Dataset entries:
++++

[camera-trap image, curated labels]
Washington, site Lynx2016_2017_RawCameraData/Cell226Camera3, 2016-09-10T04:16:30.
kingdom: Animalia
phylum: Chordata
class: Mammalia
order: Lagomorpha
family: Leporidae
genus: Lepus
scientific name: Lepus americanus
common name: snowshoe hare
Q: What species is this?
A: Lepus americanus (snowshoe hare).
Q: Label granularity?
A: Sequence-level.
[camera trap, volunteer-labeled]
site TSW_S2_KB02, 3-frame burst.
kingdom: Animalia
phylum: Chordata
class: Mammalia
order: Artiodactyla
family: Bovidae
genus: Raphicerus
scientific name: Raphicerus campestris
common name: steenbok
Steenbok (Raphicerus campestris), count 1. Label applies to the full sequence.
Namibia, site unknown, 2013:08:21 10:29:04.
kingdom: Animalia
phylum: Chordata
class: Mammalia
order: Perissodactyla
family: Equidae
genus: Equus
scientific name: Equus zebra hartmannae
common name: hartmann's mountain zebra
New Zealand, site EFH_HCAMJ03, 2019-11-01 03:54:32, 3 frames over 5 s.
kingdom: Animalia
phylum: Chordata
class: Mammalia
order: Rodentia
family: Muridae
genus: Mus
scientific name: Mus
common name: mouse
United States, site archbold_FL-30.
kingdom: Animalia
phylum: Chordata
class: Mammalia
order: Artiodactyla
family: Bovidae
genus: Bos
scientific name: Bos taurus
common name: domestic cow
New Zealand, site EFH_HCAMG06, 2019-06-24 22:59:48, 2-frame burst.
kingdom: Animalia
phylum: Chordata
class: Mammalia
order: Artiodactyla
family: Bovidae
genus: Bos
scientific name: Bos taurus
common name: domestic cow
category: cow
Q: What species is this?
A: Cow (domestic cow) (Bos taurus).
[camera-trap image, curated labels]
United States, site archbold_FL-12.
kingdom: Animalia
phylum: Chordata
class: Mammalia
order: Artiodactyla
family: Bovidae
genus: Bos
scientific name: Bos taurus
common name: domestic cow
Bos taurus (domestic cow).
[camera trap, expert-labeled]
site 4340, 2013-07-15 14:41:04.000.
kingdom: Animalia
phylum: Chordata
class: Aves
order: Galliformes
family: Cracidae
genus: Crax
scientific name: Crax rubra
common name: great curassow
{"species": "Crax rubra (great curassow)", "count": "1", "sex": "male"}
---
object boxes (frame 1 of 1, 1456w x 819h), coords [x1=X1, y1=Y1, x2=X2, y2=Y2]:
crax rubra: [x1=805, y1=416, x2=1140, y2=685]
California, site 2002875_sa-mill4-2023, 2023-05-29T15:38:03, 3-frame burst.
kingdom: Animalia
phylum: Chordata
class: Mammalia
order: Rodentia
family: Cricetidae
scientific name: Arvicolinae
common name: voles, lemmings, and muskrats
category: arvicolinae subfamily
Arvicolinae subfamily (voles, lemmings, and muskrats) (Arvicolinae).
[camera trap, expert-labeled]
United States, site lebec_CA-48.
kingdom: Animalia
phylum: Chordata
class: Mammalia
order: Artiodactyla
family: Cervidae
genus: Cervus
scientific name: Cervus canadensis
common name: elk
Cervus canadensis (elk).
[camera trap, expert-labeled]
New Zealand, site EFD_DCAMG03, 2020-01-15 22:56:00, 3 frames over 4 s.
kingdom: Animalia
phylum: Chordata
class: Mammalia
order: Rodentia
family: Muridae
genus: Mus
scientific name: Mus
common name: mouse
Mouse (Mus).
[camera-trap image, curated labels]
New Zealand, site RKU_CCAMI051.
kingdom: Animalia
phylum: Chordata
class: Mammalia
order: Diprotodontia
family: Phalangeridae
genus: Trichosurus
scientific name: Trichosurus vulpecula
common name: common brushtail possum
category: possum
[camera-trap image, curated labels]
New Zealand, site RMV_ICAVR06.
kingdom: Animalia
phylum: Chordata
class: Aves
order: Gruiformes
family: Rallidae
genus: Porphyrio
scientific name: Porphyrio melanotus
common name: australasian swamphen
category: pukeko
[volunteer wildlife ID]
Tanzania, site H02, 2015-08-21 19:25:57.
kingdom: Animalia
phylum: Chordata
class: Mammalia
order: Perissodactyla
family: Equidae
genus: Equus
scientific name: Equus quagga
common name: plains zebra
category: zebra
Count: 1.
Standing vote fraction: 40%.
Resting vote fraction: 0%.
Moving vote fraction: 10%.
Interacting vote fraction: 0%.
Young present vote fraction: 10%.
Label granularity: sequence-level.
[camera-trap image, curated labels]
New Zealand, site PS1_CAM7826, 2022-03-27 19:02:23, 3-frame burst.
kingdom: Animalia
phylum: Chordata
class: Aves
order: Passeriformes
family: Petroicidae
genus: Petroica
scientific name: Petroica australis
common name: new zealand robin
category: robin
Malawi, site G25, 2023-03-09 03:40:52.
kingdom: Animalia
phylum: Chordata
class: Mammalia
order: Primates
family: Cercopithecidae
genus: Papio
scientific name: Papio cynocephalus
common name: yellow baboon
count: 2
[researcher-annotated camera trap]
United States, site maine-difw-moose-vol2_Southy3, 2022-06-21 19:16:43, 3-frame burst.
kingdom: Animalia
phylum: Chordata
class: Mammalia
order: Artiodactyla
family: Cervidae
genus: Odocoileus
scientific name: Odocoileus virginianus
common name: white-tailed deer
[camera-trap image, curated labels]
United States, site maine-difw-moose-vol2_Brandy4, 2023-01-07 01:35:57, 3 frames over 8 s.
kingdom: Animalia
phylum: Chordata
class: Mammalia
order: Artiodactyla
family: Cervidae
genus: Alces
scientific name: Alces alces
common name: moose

++++

From the data above, work out how many lines hold "maine". Answer with the number alone.

Response box: 2